Apart from the now discontinued SCM16A which had a cast metal cabinet, all ATC's cabinets share similar wooden construction. The 2 way monitors are infinite baffle, the larger 3 way designs are ported and none feature any of the ubiquitous waveguides found on so many other monitors. This lends the ATC monitors a distinctly old school appearance. The logic behind waveguides is to control the directivity of the frequencies exiting that driver. Keeping sound away from walls will, in theory, reduce the influence of the room but as low frequencies and much of the midrange is effectively omnidirectional this can only be achieved across part of the spectrum using waveguides.

The edges of the flat baffles are bevelled, sharp corners cause the sound to re-radiate from the edges causing comb filtering, and in the largest 3 way models the arrangement of the midrange and HF drivers is offset to ensure a different distance to the cabinet edge in each direction, even if it does make them look lopsided.

Listening

I've heard big ATCs before and they sounded jaw-droppingly good. The issue with experiences like that is I'm never sure how much was the speakers and how much was the room. The listening room at ATC is principally aimed at their hi-fi products and as such resembles a large living room rather than a properly treated studio control room.. This room has a couple of absorbers on the mirror points on the walls but apart from that is plasterboard and carpet.

Even Dispersion Gives A Wide Sweet Spot

Listening to a pair of SCM100s the reproduction was clean and effortless. Headroom and bass extension weren't even worth thinking about, imaging was even and solid. It's all there.
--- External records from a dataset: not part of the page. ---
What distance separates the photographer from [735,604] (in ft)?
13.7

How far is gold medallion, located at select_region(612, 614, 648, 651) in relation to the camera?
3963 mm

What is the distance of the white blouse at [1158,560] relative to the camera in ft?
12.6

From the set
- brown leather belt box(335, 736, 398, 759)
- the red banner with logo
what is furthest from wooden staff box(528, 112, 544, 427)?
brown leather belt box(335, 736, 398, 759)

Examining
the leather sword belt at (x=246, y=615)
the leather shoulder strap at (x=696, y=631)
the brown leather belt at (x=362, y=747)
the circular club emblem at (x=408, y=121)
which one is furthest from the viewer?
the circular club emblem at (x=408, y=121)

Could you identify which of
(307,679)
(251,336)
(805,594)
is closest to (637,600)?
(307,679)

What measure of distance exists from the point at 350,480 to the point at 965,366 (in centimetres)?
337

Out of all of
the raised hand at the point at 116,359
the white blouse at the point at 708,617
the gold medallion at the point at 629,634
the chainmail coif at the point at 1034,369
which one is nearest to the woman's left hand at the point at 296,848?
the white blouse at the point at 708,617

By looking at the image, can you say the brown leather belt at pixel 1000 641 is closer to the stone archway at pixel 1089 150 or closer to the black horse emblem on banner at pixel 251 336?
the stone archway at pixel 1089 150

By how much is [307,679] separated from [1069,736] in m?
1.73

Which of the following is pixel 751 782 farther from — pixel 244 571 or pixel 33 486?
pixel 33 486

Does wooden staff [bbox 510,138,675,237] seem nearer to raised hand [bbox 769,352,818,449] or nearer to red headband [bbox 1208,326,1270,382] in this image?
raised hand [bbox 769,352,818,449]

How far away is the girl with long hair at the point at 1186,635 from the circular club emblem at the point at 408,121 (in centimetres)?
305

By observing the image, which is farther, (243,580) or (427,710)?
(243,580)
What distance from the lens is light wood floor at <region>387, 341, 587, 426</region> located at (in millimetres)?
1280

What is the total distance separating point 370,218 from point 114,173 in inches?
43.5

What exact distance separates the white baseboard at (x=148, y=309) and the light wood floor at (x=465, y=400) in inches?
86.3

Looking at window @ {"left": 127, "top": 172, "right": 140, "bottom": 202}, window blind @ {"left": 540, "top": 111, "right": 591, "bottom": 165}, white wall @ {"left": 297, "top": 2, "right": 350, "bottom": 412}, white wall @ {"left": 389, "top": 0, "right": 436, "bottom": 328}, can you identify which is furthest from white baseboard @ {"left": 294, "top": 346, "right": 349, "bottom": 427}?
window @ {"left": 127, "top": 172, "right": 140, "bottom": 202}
The biggest impression they left on me was how obvious the benefit of their even dispersion was. I mentioned earlier about how they don't use waveguides. Because of this there is little difference between the reflected (off axis) sound and the direct sound.

I'm sure this contributed to the spaciousness and width of the soundstage. I'm also sure this helped provide the wide sweet spot. As I moved from left to right there was a smooth crossfade from one speaker to the other, as there should be. So often I find that with minimal movements I lose the contribution of one speaker completely.

Simple Done Right Gets Complicated

My initial thoughts when visiting ATC were that if there's no secret to what ATC do, and it works (and it clearly does) then why doesn't everyone do it?

There are of course other high quality monitor manufacturers who share ATC's approach and I'm sure they have all found that it takes a long time to identify and improve the details which all have to be in balance with each other to build products like this.

I'm not making it up about the Ferrite rings

A new technology or a revolutionary product offers something to shout about. But while those brands are releasing dodecahedral speakers with graphene tweeters, ATC will be quietly identifying a new formulation of ferrite powder to make inserts in their ceramic driver magnets to minimise eddy currents in the flux... You see what I mean? It's not revolutionary whizz-bang stuff but each of these things add up. One of the most noticeable things compared to visiting some brands is that ATC are so open about what they are doing, probably because they know its not about what you do but how well you do it!

Many thanks to Ben Lilly at ATC for showing me around.